(Consignes de travail)
**1.** Répondez à ces questions d'après le texte sur l'apprentissage :
(a) Parmi les alternants, qui représente la majorité ?
(b) Quelle part des 16-29 ans est en apprentissage ?
(c) Quel pourcentage des jeunes entrés en apprentissage en 2023 venait d'études supérieures ?
**2.** Recopiez mot pour mot le passage du texte sur l'apprentissage situé entre « Avec plus d'un » et « d'ensemble des formations. », ces deux extraits compris.

(Texte d'étude)
Avec plus d'un million de contrats d'apprentissage en cours, en France, fin 2023, l'apprentissage jouit d'un fort regain d'intérêt. Envisagé comme une promesse d'insertion professionnelle facilitée, l'apprentissage d'un métier par l'alternance, c'est-à-dire combinant temps de formation sur les bancs de l'école et temps de formation en entreprise, est apprécié par les jeunes et leurs familles comme par les employeurs. Toutefois, cette image positive est relativement nouvelle en France, et s'appuie sur des situations différentes selon les secteurs d'activité, ainsi que sur des choix qui pourraient être remis en cause, que ce soit au niveau du financement par les pouvoirs publics, du contrôle de la qualité des formations, de la situation financière très variable des centres de formation d'apprentis ou de la gouvernance d'ensemble des formations.
Une progression récente spectaculaire et multiforme
Le nombre d'alternants, qui peut désigner une personne sous contrat d'apprentissage ou de professionnalisation, est en augmentation. Parmi ceux-ci, les jeunes ayant le statut d'apprentis (donc ayant signé un contrat d'apprentissage) représentent la majorité.
Au 31 décembre 2023, les centres de formation d'apprentis (CFA) accueillent 1 014 500 apprentis. Après trois années de hausse historique, c'est encore une augmentation de 7,1% du nombre de signatures de contrats par rapport à 2022, après la progression de 14% l'année précédente. Au total, 8,6% des 16-29 ans sont en apprentissage. Les effectifs d'apprentis dans l'enseignement secondaire continuent d'augmenter (+6,5% en 2022, +2,2% en 2023) et la croissance de l'apprentissage dans l'enseignement supérieur se poursuit à un niveau élevé (+20,1 % en 2022, +10,3 % en 2023). Cette hausse massive est récente : alors que dans les années 2010 le nombre de contrats d'apprentissage en cours oscille entre 400 et 500 000, il franchit le demi-million en 2019 puis le million en 2023.
Le profil des jeunes entrés en apprentissage en 2023 est varié : 8% sortaient d'une classe de troisième (un élève sur quinze s'oriente vers une formation professionnelle par apprentissage après une classe de troisième), 10% du second cycle général et technologique, 23% du second cycle professionnel et 38% d'études supérieures. L'augmentation du nombre d'apprentis a surtout bénéficié aux formations de l'enseignement supérieur : quand leurs effectifs progressaient de 10% entre 2022 et 2023, le nombre de nouveaux entrants en apprentissage augmentait de 5%.

(Documents sources)
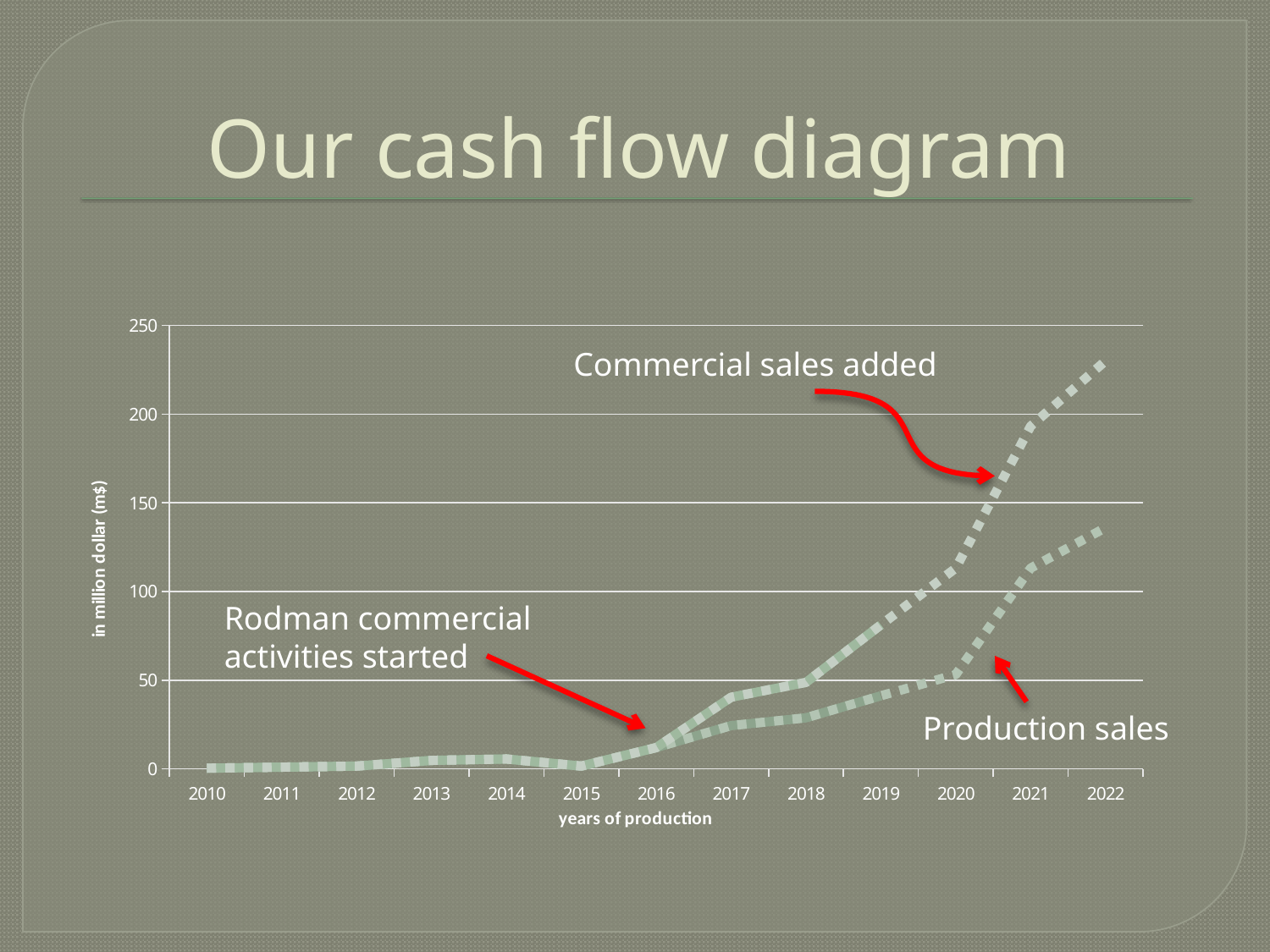
Is the value of the Production sales line in 2022 greater or less than 100? greater What is the title of the chart on the slide? Our cash flow diagram What is the label of the y axis? in million dollar (m$) Do the values of the Commercial sales line rise or fall from 2016 to 2022? rise Is the value of the Commercial sales line in 2022 greater or less than 200? greater What kind of chart is shown on the slide? line chart Is the value of the Commercial sales line in 2021 greater or less than 150? greater How many years are plotted along the x axis? 13 In 2022, which line is higher: Commercial sales or Production sales? Commercial sales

(Réponses fournies)
**1.**
(a) Les jeunes ayant le statut d'apprentis, c'est-à-dire ayant signé un contrat d'apprentissage.
(b) 8,6 %.
(c) 38 %.

**2.**
Avec plus d'un million de contrats d'apprentissage en cours, en France, fin 2023, l'apprentissage jouit d'un fort regain d'intérêt. Envisagé comme une promesse d'insertion professionnelle facilitée, l'apprentissage d'un métier par l'alternance, c'est-à-dire combinant temps de formation sur les bancs de l'école et temps de formation en entreprise, est apprécié par les jeunes et leurs familles comme par les employeurs. Toutefois, cette image positive est relativement nouvelle en France, et s'appuie sur des situations différentes selon les secteurs d'activité, ainsi que sur des choix qui pourraient être remis en cause, que ce soit au niveau du financement par les pouvoirs publics, du contrôle de la qualité des formations, de la situation financière très variable des centres de formation d'apprentis ou de la gouvernance d'ensemble des formations.